Outre la bande-annonce, vous retrouverez également un excellent entretien croisé entre le réalisateur Ismaël Ferroukhi et l’historien Benjamin Stora, qui a également servi de conseiller historique pour le film. Le réalisateur revient sur la genèse du projet, un article lu dans le Nouvel Observateur qui relatait le fait que la Mosquée de Paris avait caché des résistants et des Juifs durant la Seconde Guerre Mondiale.
Ismaël Ferroukhi aborde les recherches effectuées pour calquer son scénario à la réalité, l’histoire de la communauté maghrébine arrivée à Paris avant la guerre, leur évolution politique et sociale, les véritables Si Kaddour Ben Ghabrit (fondateur et directeur de la Mosquée de Paris) et Salim Hallali, le casting et la musique. Benjamin Stora se penche quant à lui sur la dimension historique du film en s’attardant sur les véritables acteurs et enjeux politiques de l’époque. Ce segment se clôt sur la présentation du film en Séance spéciale au Festival de Cannes en 2011.

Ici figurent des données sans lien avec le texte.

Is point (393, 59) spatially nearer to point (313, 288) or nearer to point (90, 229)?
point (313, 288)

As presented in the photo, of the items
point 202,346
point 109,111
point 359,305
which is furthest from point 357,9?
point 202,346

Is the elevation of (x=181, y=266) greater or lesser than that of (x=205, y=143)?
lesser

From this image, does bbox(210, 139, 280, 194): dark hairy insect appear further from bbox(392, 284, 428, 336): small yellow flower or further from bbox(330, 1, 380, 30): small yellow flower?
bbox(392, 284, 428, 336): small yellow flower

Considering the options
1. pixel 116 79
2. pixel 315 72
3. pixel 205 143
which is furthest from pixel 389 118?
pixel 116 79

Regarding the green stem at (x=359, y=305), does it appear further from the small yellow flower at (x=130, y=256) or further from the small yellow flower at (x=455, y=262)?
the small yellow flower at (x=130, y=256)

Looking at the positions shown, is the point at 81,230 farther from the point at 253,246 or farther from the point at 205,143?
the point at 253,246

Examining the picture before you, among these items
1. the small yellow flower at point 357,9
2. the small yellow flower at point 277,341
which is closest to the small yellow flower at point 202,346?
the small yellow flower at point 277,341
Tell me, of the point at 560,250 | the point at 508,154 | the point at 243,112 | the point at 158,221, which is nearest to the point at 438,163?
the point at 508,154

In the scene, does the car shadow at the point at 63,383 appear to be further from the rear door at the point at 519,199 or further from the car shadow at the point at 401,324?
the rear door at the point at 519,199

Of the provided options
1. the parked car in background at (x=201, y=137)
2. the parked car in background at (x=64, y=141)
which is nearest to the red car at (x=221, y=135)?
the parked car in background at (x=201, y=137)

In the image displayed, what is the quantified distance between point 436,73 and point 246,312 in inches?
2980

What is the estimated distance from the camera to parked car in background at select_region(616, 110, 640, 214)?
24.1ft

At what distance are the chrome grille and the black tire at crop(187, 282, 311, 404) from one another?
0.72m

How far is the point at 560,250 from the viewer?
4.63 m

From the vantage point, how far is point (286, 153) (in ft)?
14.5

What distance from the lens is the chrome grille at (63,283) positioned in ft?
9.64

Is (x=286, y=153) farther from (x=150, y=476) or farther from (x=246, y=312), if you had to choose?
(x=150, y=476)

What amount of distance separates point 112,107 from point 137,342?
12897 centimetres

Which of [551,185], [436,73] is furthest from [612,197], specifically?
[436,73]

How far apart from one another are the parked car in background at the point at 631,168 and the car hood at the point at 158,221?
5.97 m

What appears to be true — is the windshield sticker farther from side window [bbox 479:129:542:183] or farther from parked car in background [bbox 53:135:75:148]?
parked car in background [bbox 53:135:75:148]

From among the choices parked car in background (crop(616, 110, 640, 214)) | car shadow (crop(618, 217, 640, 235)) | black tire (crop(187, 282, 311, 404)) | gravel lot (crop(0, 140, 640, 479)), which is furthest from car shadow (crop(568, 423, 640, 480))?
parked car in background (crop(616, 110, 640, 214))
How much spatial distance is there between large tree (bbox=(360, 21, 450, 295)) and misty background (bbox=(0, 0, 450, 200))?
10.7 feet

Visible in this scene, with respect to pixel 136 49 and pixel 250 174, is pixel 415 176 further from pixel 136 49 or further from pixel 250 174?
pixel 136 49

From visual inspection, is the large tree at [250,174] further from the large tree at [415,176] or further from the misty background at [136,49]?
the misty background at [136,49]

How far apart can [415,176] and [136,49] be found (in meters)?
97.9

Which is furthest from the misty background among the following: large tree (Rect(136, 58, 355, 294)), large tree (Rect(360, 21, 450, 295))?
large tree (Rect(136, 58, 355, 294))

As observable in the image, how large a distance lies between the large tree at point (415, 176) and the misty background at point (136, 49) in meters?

Ce transfert Blu-ray restitue la belle photo du chef opérateur Jérôme Alméras (Omar m’a tuer) avec élégance et une définition quasi-optimale. Le Paris de l’Occupation se caractérise par des éléments chromatiques froids tandis que les cabarets et hôtels se distinguent par des ambiances plus ambrées. Si la clarté des séquences diurnes aurait tendance à amenuiser le piqué et les détails, force est de constater le soin apporté à la profondeur des contrastes et la vivacité des couleurs. Le relief est fort appréciable, la profondeur de champ estimable et le grain cinéma respecté.
La musique est très importante dans Les Hommes libres et le mixage fait la part belle aux belles envolées de trompette et de dabourka. La piste DTS-HD Master Audio 5.1 bénéficie d’un traitement de faveur et plonge activement le spectateur dans l’ambiance du film. La balance frontale est dynamique, les dialogues précis, les latérales n’oublient jamais de distiller leur lot d’effets avec solidité même durant les séquences en intérieur (voir les scènes de l’hôtel). Le caisson de basses n’est pas oublié et les scènes de chant, de la poursuite et de la foule en liesse jouissent d’une puissance jamais démentie. L’éditeur joint également une piste audiovision ainsi que les sous-titres français destinés au public sourd et malentendant.